Even though Francis is the bishop of Rome, no explicit provision exists for the pope if he similarly becomes “impeded.” Canon 335 declares simply that when the Holy See is “vacant or entirely impeded,” nothing can be altered in the governance of the church. But it doesn’t say what it means for the Holy See to be “entirely impeded” or what provisions might come into play if it ever were.

“Really, we have no rules for this,” Cafardi said. “There are no canons and there’s no separate document that says how you would determine incapacity, whether incapacity could be permanent or temporary, and even more importantly who would govern the church in that time. Nothing. Absolutely nothing. We just leave it up to the Holy Spirit.”


In 1965, Pope Paul VI wrote letters to the dean of the College of Cardinals hypothesizing that if he were to become seriously ill, the dean and other cardinals should accept his resignation.

Paul foresaw the possibility that as popes continued to live longer, they could become incapacitated by stroke, dementia or some other long-term, progressive ailment that would make it impossible for them to do their job, and unable to freely resign.

In one letter, published in 2018, he cited an infirmity “which is presumed incurable or of long duration and which prevents us from sufficiently exercising the functions of our apostolic ministry.”

The letter was never invoked, since Paul lived another 13 years and died on the job.

But experts say Paul’s letter was unlikely to have ever been used since canon law requires a papal resignation be “freely and properly manifested” — as was the case when Pope Benedict XVI announced his resignation in 2013.

The scenario Paul envisioned — laying out grounds for his resignation in advance for a time when he might not be conscious or capable — “is not valid, because for a pope to validly resign from office he has to be lucid,” said Kurt Martens, canon lawyer and professor at Catholic University of America.
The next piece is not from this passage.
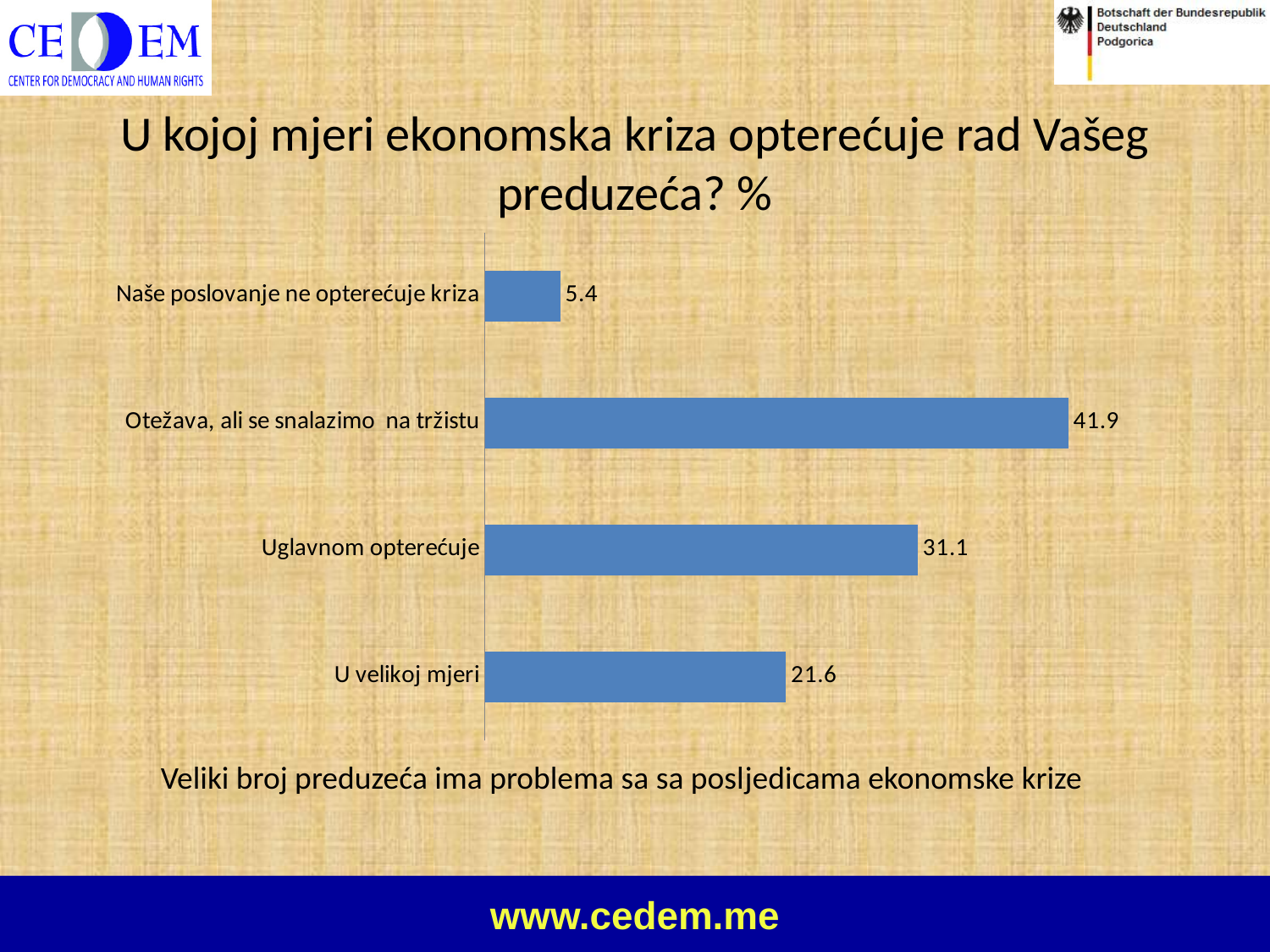
What is the difference between the values for "U velikoj mjeri" and "Naše poslovanje ne opterećuje kriza"? 16.2 What is the value for "Uglavnom opterećuje"? 31.1 What is the value for "U velikoj mjeri"? 21.6 What is the title of the chart? U kojoj mjeri ekonomska kriza opterećuje rad Vašeg preduzeća? % What is the value for "Otežava, ali se snalazimo na tržistu"? 41.9 How many categories are shown in the chart? 4 Which is larger, the value for "Uglavnom opterećuje" or the value for "U velikoj mjeri"? Uglavnom opterećuje Which category has the lowest value? Naše poslovanje ne opterećuje kriza What is the difference between the values for "Otežava, ali se snalazimo na tržistu" and "Uglavnom opterećuje"? 10.8 What is the value for "Naše poslovanje ne opterećuje kriza"? 5.4 Which category has the highest value? Otežava, ali se snalazimo na tržistu What kind of chart is shown on the slide? Bar chart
The only time papal power changes hands is when a pope dies or resigns. At that time a whole series of rites and rituals comes into play governing the “interregnum” — the period between the end of one pontificate and the election of a new pope.

During that period, known as the “sede vacante,” or “empty See,” the camerlengo, or chamberlain, runs the administration and finances of the Holy See. He certifies the pope's death, seals the papal apartments and prepares for the pope's burial before a conclave to elect a new pope. The position is currently held by Cardinal Kevin Farrell, the head of the Vatican’s laity office.

The camerlengo has no role or duties if the pope is merely sick or otherwise incapacitated.

“You have two options: Either you have a pope or you don’t have one, and as long as you have a pope — and in the case here he’s not dead — he governs the church,” Martens said. “Even if he’s dying, he governs the church.”


Even though there is a retired pope living on the Vatican grounds, he has no formal role to play, either.

Benedict, 94, ceased being pope on Feb. 28, 2013, when he became the the first pontiff in 600 years to resign. He has been living in a converted monastery in the Vatican gardens ever since.

Citing his private secretary, RAI state television said Benedict was praying for Francis’ recovery.